Sinclair was for some time perhaps best known for the novel Downriver (1991), which won the James Tait Black Memorial Prize and the 1992 Encore Award. It envisages the UK under the rule of the Widow, a grotesque version of Margaret Thatcher as viewed by her harshest critics, who supposedly establishes a one party state in a fifth term. The volume of essays Lights Out for the Territory gained Sinclair a wider readership by treating the material of his novels in non-fiction form. His essay 'Sorry Meniscus' (1999) ridicules the Millennium Dome. In 1997, he collaborated with Chris Petit, sculptor Steve Dilworth, and others to make The Falconer, a 56 minute semi-fictional 'documentary' film set in London and the Outer Hebrides about the British underground filmmaker Peter Whitehead. It also features Stewart Home, Kathy Acker and Howard Marks.

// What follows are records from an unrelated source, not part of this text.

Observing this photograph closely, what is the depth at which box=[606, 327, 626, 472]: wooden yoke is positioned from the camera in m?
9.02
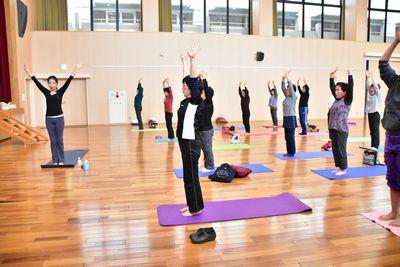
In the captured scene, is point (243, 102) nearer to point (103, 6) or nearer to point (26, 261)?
point (103, 6)

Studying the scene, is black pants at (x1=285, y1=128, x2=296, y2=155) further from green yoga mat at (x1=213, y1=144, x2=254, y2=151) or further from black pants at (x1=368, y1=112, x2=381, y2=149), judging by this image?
black pants at (x1=368, y1=112, x2=381, y2=149)

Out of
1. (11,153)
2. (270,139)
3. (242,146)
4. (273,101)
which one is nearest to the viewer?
(11,153)

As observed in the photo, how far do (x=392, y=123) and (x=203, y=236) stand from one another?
5.64ft

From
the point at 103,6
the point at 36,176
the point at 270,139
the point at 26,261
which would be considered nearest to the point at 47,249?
the point at 26,261

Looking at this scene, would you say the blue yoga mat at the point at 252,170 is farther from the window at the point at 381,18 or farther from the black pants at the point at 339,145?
the window at the point at 381,18

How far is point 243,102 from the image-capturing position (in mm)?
9234

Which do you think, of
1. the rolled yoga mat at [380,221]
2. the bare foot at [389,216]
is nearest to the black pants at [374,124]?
the rolled yoga mat at [380,221]

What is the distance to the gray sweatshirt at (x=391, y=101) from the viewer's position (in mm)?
2723

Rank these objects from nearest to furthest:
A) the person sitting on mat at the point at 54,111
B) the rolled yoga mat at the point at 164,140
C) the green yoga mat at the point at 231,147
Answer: the person sitting on mat at the point at 54,111, the green yoga mat at the point at 231,147, the rolled yoga mat at the point at 164,140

One of his most recent works and part of a series focused around London is the non-fiction London Orbital; the hard cover edition was published in 2002, along with a documentary film of the same name and subject. It describes a series of trips he took tracing the M25, London's outer-ring motorway, on foot. Sinclair followed this with Edge of the Orison, a psychogeographical reconstruction of the poet John Clare's walk from Dr Matthew Allen's private lunatic asylum, at Fairmead House, High Beach, in the centre of Epping Forest in Essex, to his home in Helpston, near Peterborough. Sinclair also writes about Claybury Asylum, another psychiatric hospital in Essex, in Rodinsky's Room, a collaboration with the artist Rachel Lichtenstein.
Much of Sinclair's recent work consists of an ambitious and elaborate literary recuperation of the so-called occultist psychogeography of London. Other psychogeographers who have worked on similar material include Will Self, Stewart Home and the London Psychogeographical Association. In 2008 he wrote the introduction to Wide Boys Never Work, the London Books reissue of Robert Westerby's classic London low-life novel. Hackney, That Rose-Red Empire: A Confidential Report followed in 2009.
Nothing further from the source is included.